AFSCME’s stalled contract talks fit into a larger pattern of labor impasses that began with the lockout of longshore workers in 2002, segued with the 2003–2004 supermarket lockout, and continues with the meltdown of yearlong negotiations between hotel workers and employers in Los Angeles and San Francisco. Also continuing is the inability of elected officials to speed things along.



The day before the UCLA walkout, nearly 300 supporters of the Hotel Employees and Restaurant Employees union (HERE), staged a “banquet in the streets” outside Century City’s Century Plaza Hotel. L.A. City Councilman Eric Garcetti was asked if there was a breakpoint when the city would have to knock heads together and pressure the two sides to return to the bargaining table.

“It’s got to end by summer,” he answered, “because that’s when the tourists come to L.A. If nothing happens by then, we’ll have to do something.”

But what? Meanwhile, the L.A. Weekly has learned that HERE’s Local 11, partly to add pressure on the eight L.A. hotels involved in the dispute and partly to show its members it’s not a paper tiger, will strike one of the hotels in May. Until now, HERE has promoted an ongoing boycott of the hotels since last fall.

“They’re only cutting their own throats,” Los Angeles Hotel Employers Council spokesman Fred Muir said of the boycott as he stood outside the Plaza a good distance from the street banquet, where plates of lettuce and pita bread were being dished out. “Their members are the first people to pay the price when rooms go unrented. They could have had three pay raises by now.”

By Friday, UC would claim that the effect of the systemwide strike was limited. UCLA spokesman Phil Hampton said the Los Angeles campus estimated that about 275 of its 2,200 union workers did not show up for work, although there was no way to know how many more simply joined picket lines after working their shifts. One chemistry student named Jim who worked at the student union, said he definitely noticed the lack of service in his dorm and at the student union.

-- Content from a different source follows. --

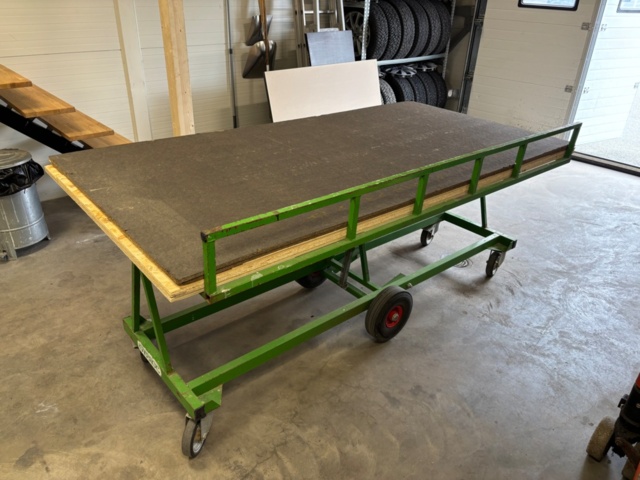 1475266-4 Skivvagn med skivmaterial - Gyproc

“I kind of support them because they don’t make much,” he said of the workers, “but I have to cross the picket lines to leave my dorm.”

During the AFSCME rally the green shirts had ridden a wave of energy, but there had been no anger or booing when catering trucks, driven by supervisors or contractors, rolled right past the crowd. I thought of a time, more than 20 years ago, when I had played a small part in a failed attempt to get AFSCME on campus and how acrimoniously it had divided my young co-workers. Then there was no question that we would, at our leisure, leave our low-paying jobs for careers. Today, those who clean up after students or feed them are fighting to make their menial jobs simply pay enough to make next month’s rent.